Jesteśmy położeni tak naprawdę pomiędzy przeszłością a teraźniejszością, w której rozgrywa się policyjne śledztwo dotyczące zaginionych kobiet. Atmosfera jest duszna, a bohaterowie są bardzo wyraziście nakreśleni, co sprawia, że fabuła jest bardzo intrygująca. Podczas czytania końcowych stron odczuwa się zdumienie, choć fabuła charakteryzuje się pewnym brakiem powiązań z poprzednim tomem cyklu. Zakończenie książki zaś jest powalające i zaskakujące.
Pani Magdalena Adaszewska potrafi świetnie operować słowem pisanym, dzięki czemu jej tekst jest łatwy do czytania i spójny. Czytelnik nie ma problemu z wchodzeniem w świat przedstawiony w książce, więc powieść czyta się dość szybko.
„Doświadczamy bólu, który rani. Bólu, który uczy. I bólu, który zmienia na zawsze ”.
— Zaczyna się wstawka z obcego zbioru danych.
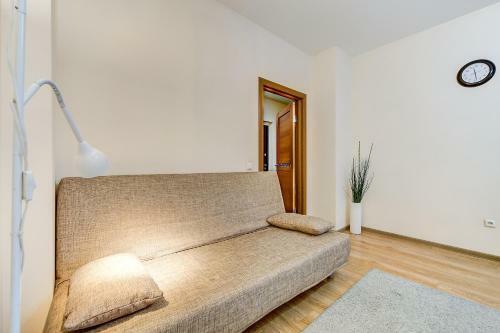 Apartamento Sutkipeterburg Kolomyazhsky 15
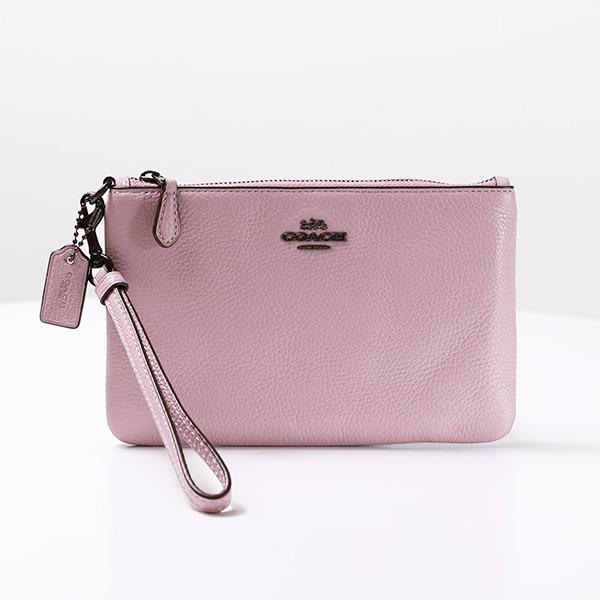COACH Coach コーチ Logo Porch 22952 スモール リストレット COACH Coach コーチ Logo Porch 22952 スモール リストレット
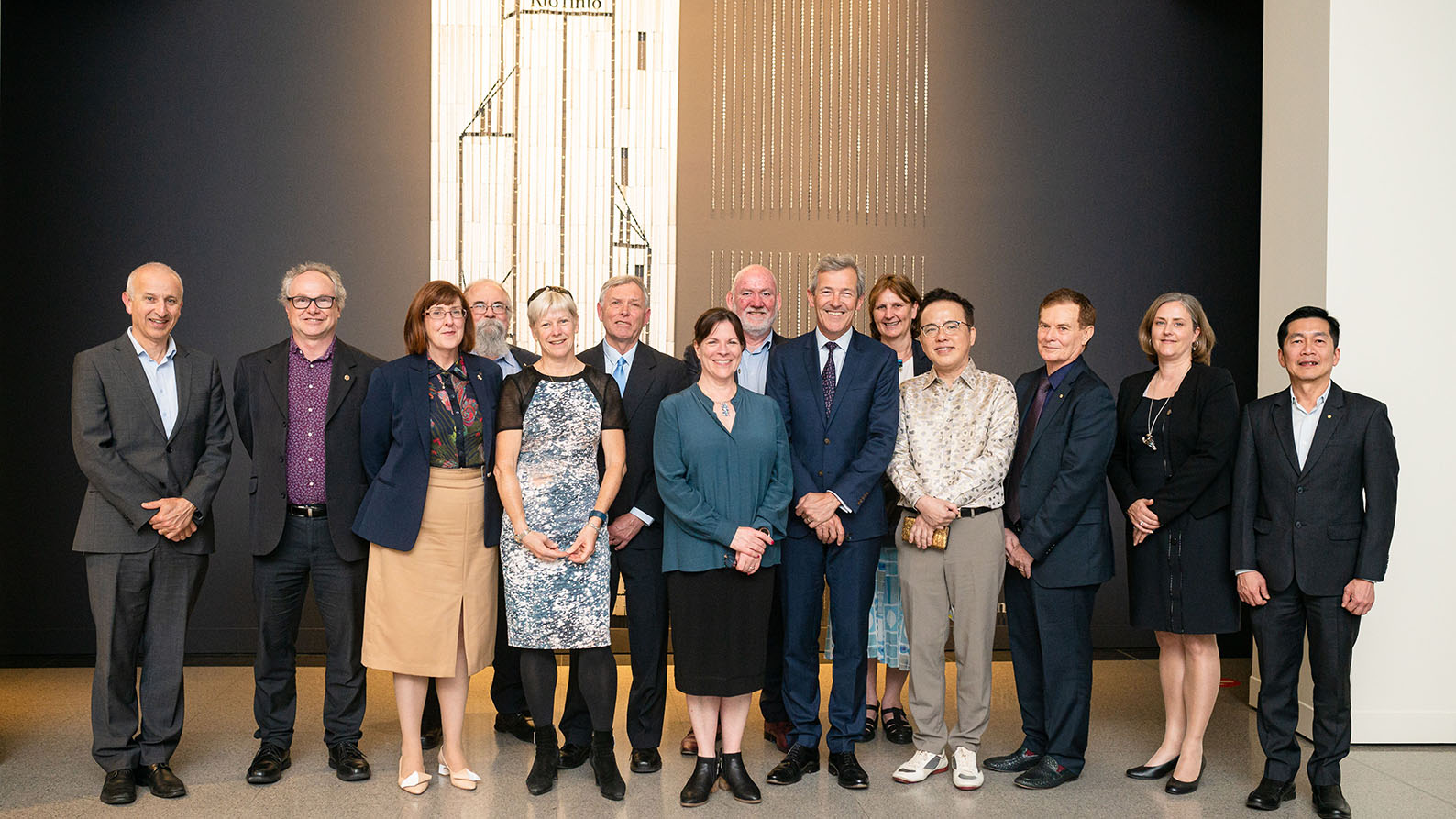 Image for Exceptional staff awarded Curtin’s highest academic honour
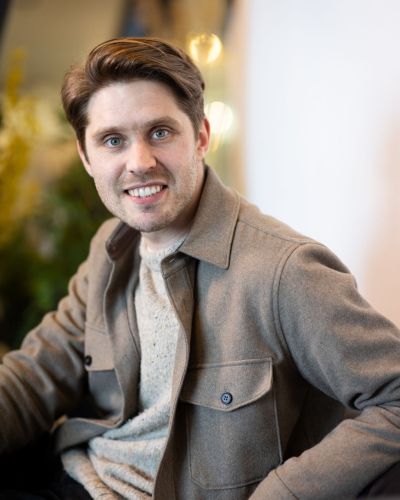 Ben Lyon-Ross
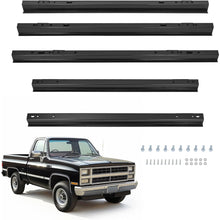 Truck Bed Floor Support Crossmember Replacement for 15646509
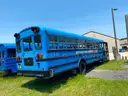 International School Bus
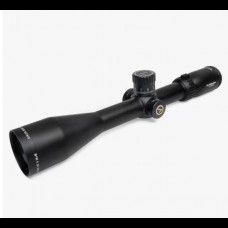 Athlon Midas Tac 6-24x50mm APRS3 FFP Mil Reticle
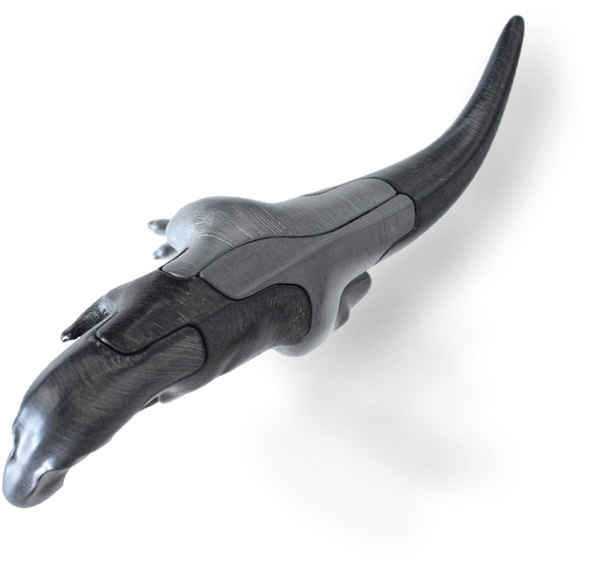 Dino (750x750), Png Download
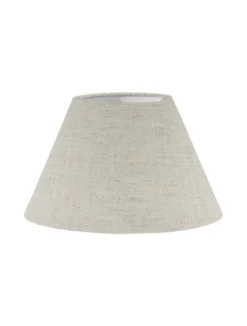 EMPIRE Lampskärm 50/22cm Florenzo Sten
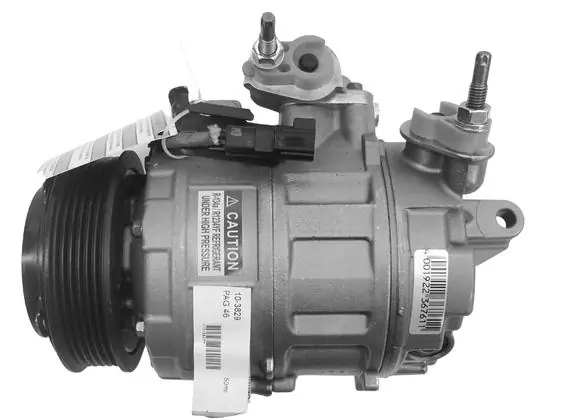 Compresor de aire acondicionado para Ford Explorer U5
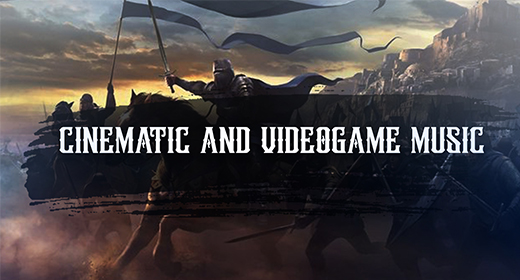 Music for Movie and VideoGame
Książka autorstwa Magdaleny Adaszewskiej to mroczna i emocjonująca historia, w której przedstawione są dramatyczne losy bohaterów, dręczone przez zło, kłamstwa i przemoc. Powieść ta skupia się na dwóch wątkach: pierwszy toczy się w 1995 roku i opowiada o tajemniczej rodzinie Fryczów, których życie z pozoru wydaje się idealne, ale skrywa przerażające sekrety. Drugi wątek, rozgrywający się trzy lata później, dotyczy zaginięcia balsamisty i prowadzonego w związku z tym policyjnego śledztwa.
Książka zaskakuje swoją niejednoznacznością i momentami brakiem spójności między wątkami, co tylko zwiększa napięcie czytelnika. Fabuła, choć niezwykle brutalna i wstrząsająca, jest przemyślana i zaskakująca, pozostawiając wiele pytań bez odpowiedzi i niepokojących refleksji na długo po zakończeniu lektury. Gorąco polecam sięgnąć po tę lekturę!